### EXERCISE INPUTS
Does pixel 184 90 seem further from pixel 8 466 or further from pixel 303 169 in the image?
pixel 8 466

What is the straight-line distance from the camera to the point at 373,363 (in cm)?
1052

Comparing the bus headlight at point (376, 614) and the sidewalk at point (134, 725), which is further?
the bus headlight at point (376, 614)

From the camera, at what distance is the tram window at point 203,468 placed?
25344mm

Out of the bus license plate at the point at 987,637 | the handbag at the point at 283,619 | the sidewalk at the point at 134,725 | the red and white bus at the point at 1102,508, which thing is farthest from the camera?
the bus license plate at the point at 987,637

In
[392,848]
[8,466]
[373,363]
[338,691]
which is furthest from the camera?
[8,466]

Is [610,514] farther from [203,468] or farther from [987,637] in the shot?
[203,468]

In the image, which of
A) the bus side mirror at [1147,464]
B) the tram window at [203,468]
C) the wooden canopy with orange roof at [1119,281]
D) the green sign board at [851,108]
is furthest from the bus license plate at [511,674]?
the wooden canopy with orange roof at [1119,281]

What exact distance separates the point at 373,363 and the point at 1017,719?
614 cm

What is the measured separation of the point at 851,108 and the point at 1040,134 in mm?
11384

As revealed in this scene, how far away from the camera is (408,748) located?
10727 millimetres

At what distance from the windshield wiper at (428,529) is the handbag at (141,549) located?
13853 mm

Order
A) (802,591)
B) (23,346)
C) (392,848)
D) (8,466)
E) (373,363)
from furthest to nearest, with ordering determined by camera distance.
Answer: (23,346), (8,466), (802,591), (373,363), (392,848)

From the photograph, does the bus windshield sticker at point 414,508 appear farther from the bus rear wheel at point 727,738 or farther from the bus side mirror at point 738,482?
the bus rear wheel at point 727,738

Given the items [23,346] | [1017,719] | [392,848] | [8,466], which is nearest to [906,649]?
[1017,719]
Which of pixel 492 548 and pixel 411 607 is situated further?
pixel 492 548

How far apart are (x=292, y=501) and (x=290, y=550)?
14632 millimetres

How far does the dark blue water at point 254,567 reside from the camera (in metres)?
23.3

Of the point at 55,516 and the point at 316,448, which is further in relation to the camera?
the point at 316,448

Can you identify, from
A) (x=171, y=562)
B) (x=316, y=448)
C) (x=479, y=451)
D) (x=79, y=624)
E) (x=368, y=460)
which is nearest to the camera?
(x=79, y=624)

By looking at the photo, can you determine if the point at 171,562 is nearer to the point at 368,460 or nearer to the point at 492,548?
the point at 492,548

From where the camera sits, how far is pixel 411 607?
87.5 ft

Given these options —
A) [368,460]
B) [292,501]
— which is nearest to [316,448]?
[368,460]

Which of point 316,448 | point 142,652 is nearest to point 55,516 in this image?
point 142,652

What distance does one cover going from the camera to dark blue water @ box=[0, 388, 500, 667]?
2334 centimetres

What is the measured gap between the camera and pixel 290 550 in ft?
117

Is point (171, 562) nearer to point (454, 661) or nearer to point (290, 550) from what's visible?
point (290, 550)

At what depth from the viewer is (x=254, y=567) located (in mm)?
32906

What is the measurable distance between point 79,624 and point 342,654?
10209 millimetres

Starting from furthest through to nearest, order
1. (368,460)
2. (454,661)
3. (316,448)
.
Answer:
######
WHAT THE TASK ASKS:
Copy out, character for character, every line of the listing from the one containing "By looking at" through the last line of the listing, inclusive.

OUTPUT FOR THIS EXERCISE:
By looking at the photo, can you determine if the point at 171,562 is nearer to the point at 368,460 or nearer to the point at 492,548?
the point at 492,548

From where the camera sits, how far is pixel 411 607?
87.5 ft

Given these options —
A) [368,460]
B) [292,501]
— which is nearest to [316,448]?
[368,460]

Which of point 316,448 | point 142,652 is nearest to point 55,516 in this image?
point 142,652

What distance does one cover going from the camera to dark blue water @ box=[0, 388, 500, 667]?
2334 centimetres

What is the measured gap between the camera and pixel 290 550 in ft?
117

Is point (171, 562) nearer to point (454, 661) or nearer to point (290, 550) from what's visible?
point (290, 550)

At what depth from the viewer is (x=254, y=567) located (in mm)?
32906

What is the measurable distance between point 79,624 and point 342,654?
10209 millimetres

Starting from furthest through to nearest, order
1. (368,460)
2. (454,661)
3. (316,448)
.
Answer:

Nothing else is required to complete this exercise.